Problem to work on -
Decide whether each statement agrees with the terahertz absorber text below: (a) the antireflective structure has six layers, (b) the experiments reached 98% absorption from 0.1 to 20 THz, and (c) the wide range of incident angles was confirmed by experiment. Answer yes or no for each, quoting the words of the text that settle it.

An ultra-broadband perfect absorber based on graded-index mechanism is designed and fabricated. The perfect absorber is comprised of a heavily-doped silicon absorption substrate and a flat six-layer antireflective structure. The refractive index of each layer was widely tuned by hollow polystyrene microsphere and TiO2 nanoparticle dopants, which can offer a gradually changed refractive index profile from 1.3 to 2.9. The experimental results show that 98% absorption can be achieved within the range of 0.1–20 THz. Moreover, the high absorption efficiency as well as the ultra-broad range can maintain for incident angle from 0 to 75° by the theoretical simulation.
© 2016 Optical Society of America
Achieving perfect broadband absorption in the terahertz regime has recently garnered attention due to its unique and promising applications , such as thermal detectors, microbolometers, and imaging systems [2–4]. To realize broadband terahertz absorbers, many approaches have been proposed. Using metamaterials, broadband absorption can be realized by overlapping the resonant peaks of different electric ring resonators (ERRs) [5–7]. With additional ERRs, dual band [8,9], triple band [10,11], and multi-band absorbers [12,13] can be realized. However, the bandwidth is limited by the complexity of the absorber and fabrication difficulties. Moreover, broadband terahertz absorption can be achieved using two-dimensional grating structures. By elaborately designing the grating, bandwidths of 1–2 THz  and 0.92–2.4 THz have been realized .

Items from a dataset -

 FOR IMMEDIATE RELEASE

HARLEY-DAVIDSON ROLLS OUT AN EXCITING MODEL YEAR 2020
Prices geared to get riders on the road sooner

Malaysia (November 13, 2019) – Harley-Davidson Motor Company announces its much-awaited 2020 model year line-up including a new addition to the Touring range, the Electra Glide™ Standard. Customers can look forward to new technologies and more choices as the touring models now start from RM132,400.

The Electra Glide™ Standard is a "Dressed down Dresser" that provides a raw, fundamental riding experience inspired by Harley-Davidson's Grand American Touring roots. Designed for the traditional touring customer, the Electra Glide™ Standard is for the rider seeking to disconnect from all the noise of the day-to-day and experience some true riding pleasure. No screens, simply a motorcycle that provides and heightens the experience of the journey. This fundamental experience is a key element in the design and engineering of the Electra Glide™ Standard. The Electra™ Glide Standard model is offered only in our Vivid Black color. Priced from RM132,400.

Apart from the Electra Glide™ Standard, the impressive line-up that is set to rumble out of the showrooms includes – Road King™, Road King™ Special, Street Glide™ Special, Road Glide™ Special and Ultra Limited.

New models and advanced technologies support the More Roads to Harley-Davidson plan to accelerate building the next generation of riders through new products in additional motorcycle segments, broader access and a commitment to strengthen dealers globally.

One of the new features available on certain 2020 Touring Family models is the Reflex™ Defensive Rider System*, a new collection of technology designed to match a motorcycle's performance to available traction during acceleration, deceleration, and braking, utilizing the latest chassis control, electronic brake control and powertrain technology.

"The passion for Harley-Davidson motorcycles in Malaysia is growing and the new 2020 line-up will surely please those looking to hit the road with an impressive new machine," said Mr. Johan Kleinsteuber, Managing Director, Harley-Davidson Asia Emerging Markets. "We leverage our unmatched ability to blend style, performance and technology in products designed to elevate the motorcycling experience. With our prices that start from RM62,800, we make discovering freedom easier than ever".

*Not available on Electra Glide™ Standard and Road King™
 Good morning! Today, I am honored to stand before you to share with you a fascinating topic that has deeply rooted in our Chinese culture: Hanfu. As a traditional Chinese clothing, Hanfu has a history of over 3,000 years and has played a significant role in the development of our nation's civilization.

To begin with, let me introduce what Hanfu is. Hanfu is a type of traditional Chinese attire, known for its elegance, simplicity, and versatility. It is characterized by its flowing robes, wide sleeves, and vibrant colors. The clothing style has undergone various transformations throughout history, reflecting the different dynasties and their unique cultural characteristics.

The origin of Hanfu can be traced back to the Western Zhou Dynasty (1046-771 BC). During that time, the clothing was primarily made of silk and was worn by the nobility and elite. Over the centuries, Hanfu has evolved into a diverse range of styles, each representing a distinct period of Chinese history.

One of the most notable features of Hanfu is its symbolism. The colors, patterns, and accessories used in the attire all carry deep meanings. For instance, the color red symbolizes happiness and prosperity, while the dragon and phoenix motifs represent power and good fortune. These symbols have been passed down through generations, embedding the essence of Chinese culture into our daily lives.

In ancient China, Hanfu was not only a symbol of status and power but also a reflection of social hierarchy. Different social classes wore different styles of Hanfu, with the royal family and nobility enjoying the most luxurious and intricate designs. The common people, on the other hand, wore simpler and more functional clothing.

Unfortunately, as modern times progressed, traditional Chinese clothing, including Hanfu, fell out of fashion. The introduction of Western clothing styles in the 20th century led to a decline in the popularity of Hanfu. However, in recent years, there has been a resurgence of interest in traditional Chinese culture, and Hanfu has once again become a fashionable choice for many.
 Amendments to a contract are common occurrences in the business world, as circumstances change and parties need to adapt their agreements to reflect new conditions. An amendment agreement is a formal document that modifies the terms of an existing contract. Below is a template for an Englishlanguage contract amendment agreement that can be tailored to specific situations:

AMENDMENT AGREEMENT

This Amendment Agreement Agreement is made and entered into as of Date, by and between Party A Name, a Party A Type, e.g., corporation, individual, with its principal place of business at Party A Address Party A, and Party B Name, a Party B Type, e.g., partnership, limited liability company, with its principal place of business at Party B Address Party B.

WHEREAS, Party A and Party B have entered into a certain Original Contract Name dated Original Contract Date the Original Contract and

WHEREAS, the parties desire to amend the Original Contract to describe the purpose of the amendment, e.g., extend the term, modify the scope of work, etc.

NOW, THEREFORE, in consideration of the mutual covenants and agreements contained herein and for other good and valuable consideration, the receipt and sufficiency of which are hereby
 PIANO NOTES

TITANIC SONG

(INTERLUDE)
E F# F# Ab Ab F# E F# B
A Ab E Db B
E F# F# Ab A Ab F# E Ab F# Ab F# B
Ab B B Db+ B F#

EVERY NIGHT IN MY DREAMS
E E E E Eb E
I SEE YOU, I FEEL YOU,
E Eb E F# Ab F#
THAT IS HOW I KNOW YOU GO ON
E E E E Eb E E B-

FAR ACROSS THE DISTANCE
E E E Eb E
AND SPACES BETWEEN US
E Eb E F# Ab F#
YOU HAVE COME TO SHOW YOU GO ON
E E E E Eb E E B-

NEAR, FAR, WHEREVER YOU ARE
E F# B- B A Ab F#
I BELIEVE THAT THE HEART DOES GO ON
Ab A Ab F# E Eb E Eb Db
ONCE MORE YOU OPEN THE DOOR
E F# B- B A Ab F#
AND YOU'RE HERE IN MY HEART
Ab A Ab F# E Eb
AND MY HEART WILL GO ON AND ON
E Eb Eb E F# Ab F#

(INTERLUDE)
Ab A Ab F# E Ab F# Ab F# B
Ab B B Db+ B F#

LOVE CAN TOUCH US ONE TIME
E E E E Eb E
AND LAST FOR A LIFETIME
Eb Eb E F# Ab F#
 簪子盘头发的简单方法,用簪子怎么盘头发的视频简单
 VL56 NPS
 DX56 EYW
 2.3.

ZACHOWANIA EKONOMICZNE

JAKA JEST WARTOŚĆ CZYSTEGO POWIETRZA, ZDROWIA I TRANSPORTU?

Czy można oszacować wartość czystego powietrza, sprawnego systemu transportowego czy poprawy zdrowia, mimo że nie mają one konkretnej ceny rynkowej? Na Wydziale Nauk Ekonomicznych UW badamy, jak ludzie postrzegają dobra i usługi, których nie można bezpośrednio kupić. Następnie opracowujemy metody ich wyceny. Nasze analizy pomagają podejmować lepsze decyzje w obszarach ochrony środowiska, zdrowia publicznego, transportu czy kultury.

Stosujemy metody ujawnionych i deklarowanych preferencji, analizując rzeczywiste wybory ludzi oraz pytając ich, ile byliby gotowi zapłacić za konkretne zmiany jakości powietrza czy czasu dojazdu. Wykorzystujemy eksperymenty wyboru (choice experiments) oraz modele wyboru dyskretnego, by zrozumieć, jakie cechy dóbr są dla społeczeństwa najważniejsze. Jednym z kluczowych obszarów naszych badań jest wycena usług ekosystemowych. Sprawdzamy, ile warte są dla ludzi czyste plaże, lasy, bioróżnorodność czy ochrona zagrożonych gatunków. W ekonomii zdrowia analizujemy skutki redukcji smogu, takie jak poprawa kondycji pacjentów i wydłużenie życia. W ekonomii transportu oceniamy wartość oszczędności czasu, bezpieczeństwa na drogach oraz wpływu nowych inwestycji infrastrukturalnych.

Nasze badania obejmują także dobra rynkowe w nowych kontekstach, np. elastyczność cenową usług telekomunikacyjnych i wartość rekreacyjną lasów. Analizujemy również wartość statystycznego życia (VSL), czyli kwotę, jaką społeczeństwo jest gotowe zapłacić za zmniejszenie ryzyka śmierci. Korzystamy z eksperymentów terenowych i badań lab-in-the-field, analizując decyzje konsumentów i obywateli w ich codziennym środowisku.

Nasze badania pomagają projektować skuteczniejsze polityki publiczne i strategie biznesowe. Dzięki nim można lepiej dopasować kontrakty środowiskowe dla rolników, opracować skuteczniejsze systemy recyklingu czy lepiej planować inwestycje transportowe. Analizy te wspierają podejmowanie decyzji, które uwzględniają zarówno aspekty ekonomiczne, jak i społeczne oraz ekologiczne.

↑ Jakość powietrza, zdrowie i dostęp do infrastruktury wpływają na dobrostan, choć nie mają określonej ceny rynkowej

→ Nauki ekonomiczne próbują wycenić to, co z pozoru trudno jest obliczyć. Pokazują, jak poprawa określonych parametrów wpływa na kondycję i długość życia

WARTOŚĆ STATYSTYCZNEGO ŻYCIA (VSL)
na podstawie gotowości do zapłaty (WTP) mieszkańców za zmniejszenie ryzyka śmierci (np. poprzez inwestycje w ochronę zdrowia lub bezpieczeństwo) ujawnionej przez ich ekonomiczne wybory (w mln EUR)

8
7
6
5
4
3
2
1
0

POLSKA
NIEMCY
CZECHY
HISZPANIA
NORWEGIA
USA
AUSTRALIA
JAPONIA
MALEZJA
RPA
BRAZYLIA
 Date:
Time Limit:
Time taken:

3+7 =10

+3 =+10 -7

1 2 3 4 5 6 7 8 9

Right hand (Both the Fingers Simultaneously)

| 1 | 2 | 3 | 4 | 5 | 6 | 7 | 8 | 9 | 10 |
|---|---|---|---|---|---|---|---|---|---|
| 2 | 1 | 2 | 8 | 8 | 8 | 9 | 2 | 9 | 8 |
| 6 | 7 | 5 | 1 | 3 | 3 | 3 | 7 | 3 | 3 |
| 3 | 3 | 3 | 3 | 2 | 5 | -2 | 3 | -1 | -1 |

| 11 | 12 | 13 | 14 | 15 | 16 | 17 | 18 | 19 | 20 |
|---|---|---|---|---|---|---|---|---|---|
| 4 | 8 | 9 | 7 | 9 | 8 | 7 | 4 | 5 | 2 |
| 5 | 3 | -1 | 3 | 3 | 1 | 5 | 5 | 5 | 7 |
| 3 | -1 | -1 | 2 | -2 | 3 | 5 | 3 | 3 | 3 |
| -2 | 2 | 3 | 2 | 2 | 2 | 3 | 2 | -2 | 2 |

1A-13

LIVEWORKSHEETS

Solution -
(a) Yes: "a flat six-layer antireflective structure"
(b) Yes: "The experimental results show that 98% absorption can be achieved within the range of 0.1–20 THz"
(c) No: "can maintain for incident angle from 0 to 75° by the theoretical simulation"